Many people think of Hobbes as a cynic with a low opinion of human beings.  But that’s wrong.  On the contrary, Hobbes is very sympathetic with us hungry beings in need of food, safety, and respect.  He is far more sympathetic to innate Desire than St. Augustine, for example:

“But neither of us [Hobbes himself and the average man who locks his doors at night] accuse mans nature in it.  The Desires, and other Passions of man, are in themselves no Sin.  No more are the Actions, that proceed from those passions, till they know a law that forbids them….” (p. 187)

Another reviewer expresses hatred for Hobbes because of his supposed endorsement of the reign of Christendom.  There is a late section in Leviathan on “Christian Common-Wealth,” and I confess I haven’t read very much of that part, but what I did read was nothing other than an attempt to compel people with Christian morals to see that the Bible does not invalidate or supercede his rationalist political and moral philosophy.  In Part II, “Of Common-Wealth,” which I have read thoroughly, he makes it pretty clear what he thinks of religious claims to political authority (p. 230):

“And whereas some men have pretended for their disobedience to their Soveraign, a new Covenant, made, not with men, but with God; this also is unjust: for there is no Covenant with God….  But this pretence of Covenant with God, is so evident a lye, even in the pretenders own consciences, that it is not onely an act of an unjust, but also of a vile, and unmanly disposition.”

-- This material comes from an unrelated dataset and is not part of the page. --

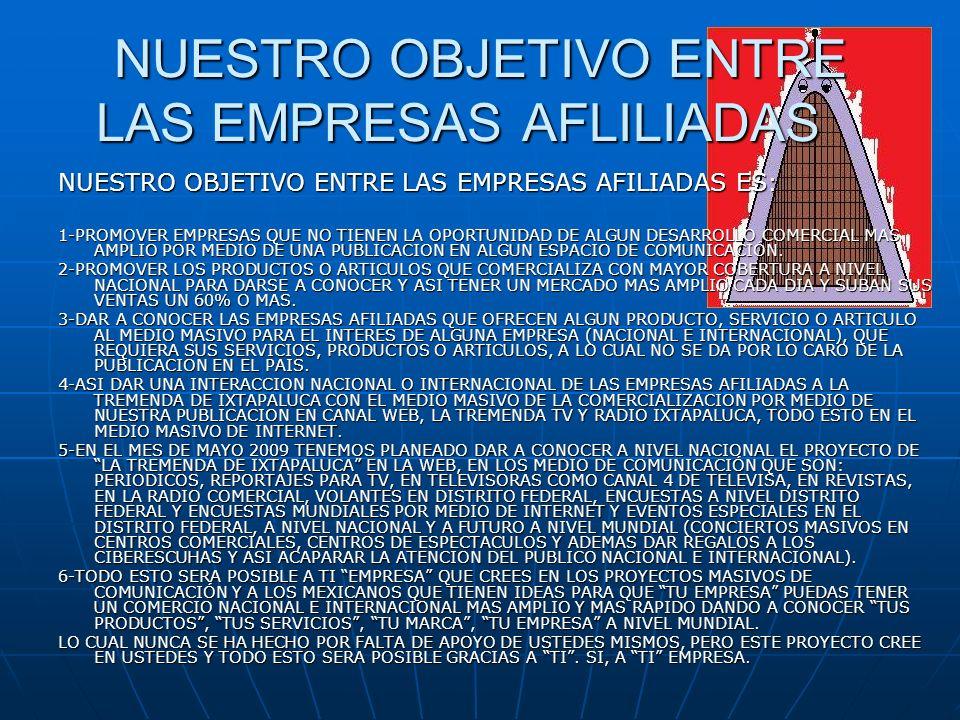 NUESTRO OBJETIVO ENTRE LAS EMPRESAS AFLILIADAS NUESTRO OBJETIVO ENTRE LAS EMPRESAS AFILIADAS ES: 1-PROMOVER EMPRESAS QUE NO TIENEN LA OPORTUNIDAD DE ALGUN DESARROLLO COMERCIAL MAS AMPLIO POR MEDIO DE UNA PUBLICACION EN ALGUN ESPACIO DE COMUNICACIÓN.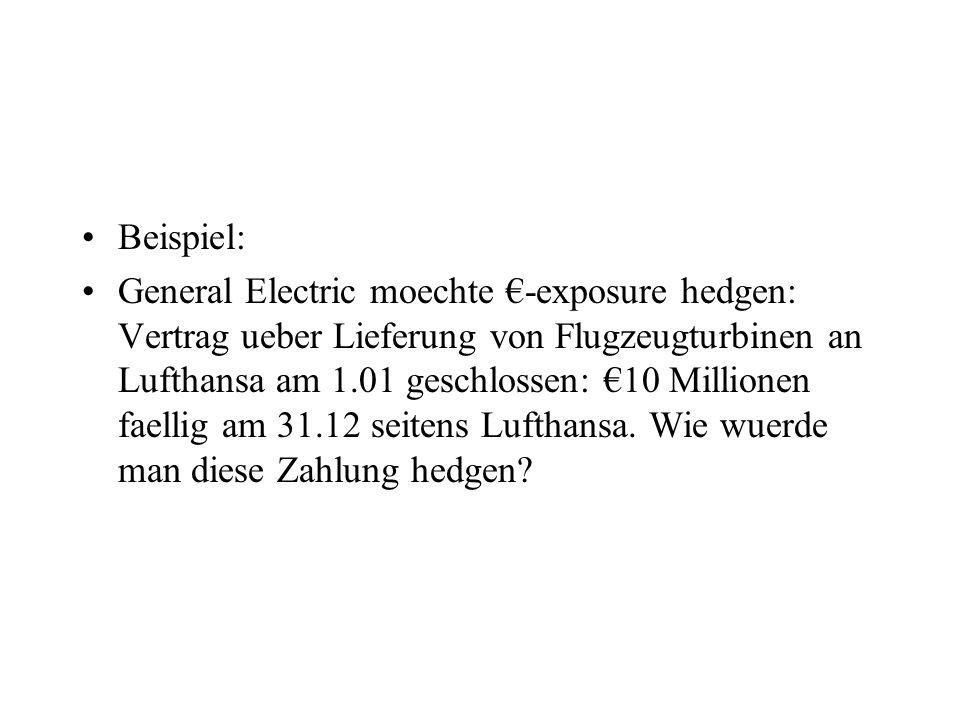 Beispiel: General Electric moechte -exposure hedgen: Vertrag ueber Lieferung von Flugzeugturbinen an Lufthansa am 1.01 geschlossen: 10 Millionen faell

All righty then.  His revolution was the systematic application of reason to the planning of society; he derived his conclusions from first principles of human passions that he didn’t intuit but observed, in others and also in himself–he exhorts us (p. 82), Nosce teipsum: Read thy self.  Supposedly he knew Descartes and Galileo and was influenced by them; like them, he is one of those Leviathans of rationalist, humanist Renaissance thought who laid the groundwork for the Enlightenment.  He was less imaginative than John Locke, it’s true, when it came to the possible forms of political representation, but it was he, before Locke, who described government as a social contract between men by which those men defend themselves from each other and from their own passions; it was Hobbes who described government as a representative of its citizens and not of God.

It’s impossible not to love the engraving on the cover of the Penguin Classics edition, which comes from the frontispiece of the original from 1651.  Across the top it reads, “Non est potestas Super Terram quae Comparetur ei,” meaning “There is no power on earth which can be compared to him.”  That’s a quote from Job about a “big, ugly monster” as my three-year-old would say.  But Hobbes means something different: he means the monarch who embodies the interests and security not of God but of human beings.